He was right, too. Back then, Oldsmobile had a quality-car image that couldn’t be beat, and Hurst had a high-performance image that other aftermarket firms would kill for. Teaming up these two companies was a marriage made in heaven and produced one of the most legendary muscle machines.
For 1968, what had formerly been the largest Olds engine offering, at 425 cid, was punched out to a full 455 cid. GM brass would not permit the cramming of the new 455 into the 4-4-2 platform, but this didn’t stop George Hurst, of Hurst Performance Products, from trying it on his own. So successful was his effort that he — along with Olds officials — got entrepreneur and Oldsmobile supplier John Demmer of Lansing, Mich., to assemble clones of Hurst’s car in his own facility on a limited basis. This is how the first Hurst/Olds was born!
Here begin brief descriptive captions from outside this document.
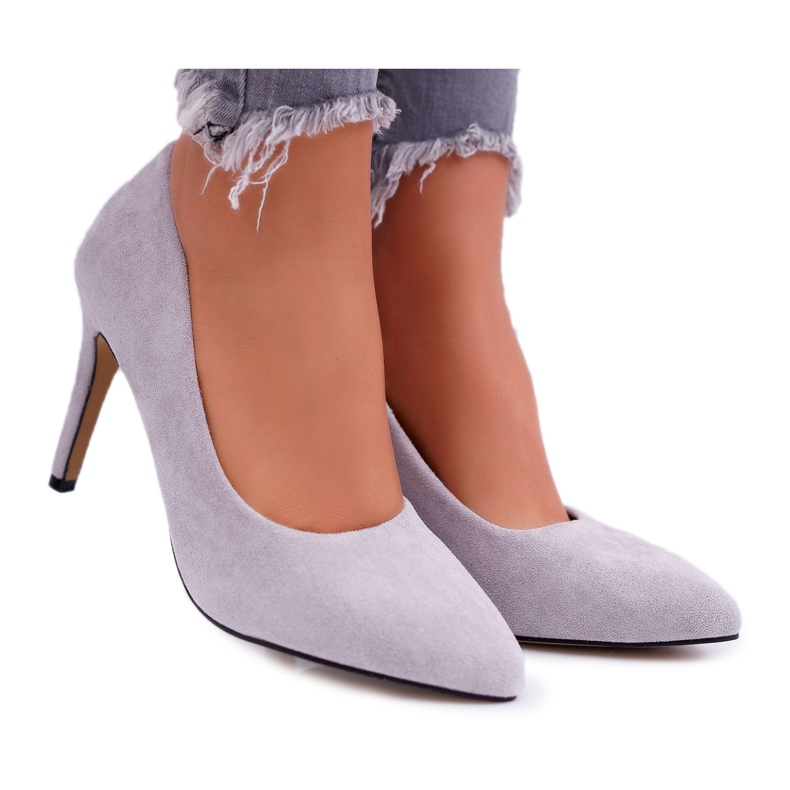EVE Women's Stilettos Suede In Spitz Gray Kiss Me grey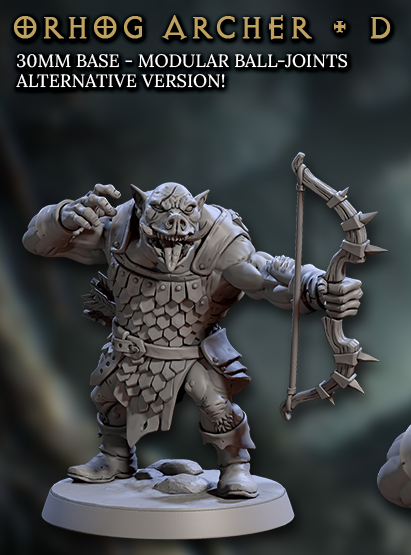 Orhog Archers, Pig Orc Warband Ranged Squad (4 Variants Available) - Artisan Guild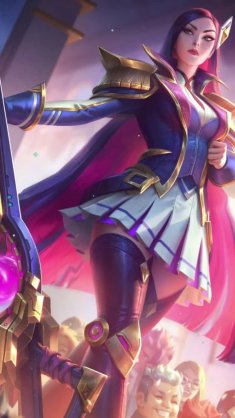 battle academia caitlyn from lol live wallpaper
To power the Hurst/Olds, the 4-4-2’s standard 400-cid engine was replaced with a Force Air 455 with a 10.5:1 compression ratio that was beefed-up internally to develop 390 hp at 5,000 rpm and 500 ft.-lbs. of torque at 3,600 rpm. The big W45 motor was based on the Toronado engine, but built with a special crankshaft, a custom-curved distributor, special carburetor jets, a 308-degree camshaft with a .474-inch lift and hand-assembled Ram-Air cylinder heads. The powerplant was hooked to a modified Turbo Hydra-Matic with a Hurst Dual-Gate shifter that could be shifted like a manual transmission or used like an automatic.
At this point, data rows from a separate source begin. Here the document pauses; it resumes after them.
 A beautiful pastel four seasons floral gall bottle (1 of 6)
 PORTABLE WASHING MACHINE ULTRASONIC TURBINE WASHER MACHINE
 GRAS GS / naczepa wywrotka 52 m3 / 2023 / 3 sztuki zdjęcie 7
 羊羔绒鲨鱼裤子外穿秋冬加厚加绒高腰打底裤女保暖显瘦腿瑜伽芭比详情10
A heavy-duty rear end incorporated a standard 3.91:1 rear axle. Also included as part of the package were specially calibrated power disc-drum brakes, a heavy-duty suspension, a heavy-duty cooling system with a high-capacity radiator and viscous-drive fan and G70-14 Goodyear polyglas tires. The entire car was dressed up in a special silver-and-black trim package that looked very distinctive.
A total of 515 Hurst/Olds were built for 1968. Of these, 451 were based on the 4-4-2 Holiday two-door hardtop, while the remaining 64 were originally 4-4-2 coupes. No Hurst/Olds were produced in convertible form. Super Stock magazine road tested the 4-4-2 and reported a top run of 12.9 seconds for the quarter-mile at 109 mph.
The Hurst/Olds partnership proved to be quite an image-boosting program for the GM division and the two companies went on to team up on other Hurst/Olds models for many years.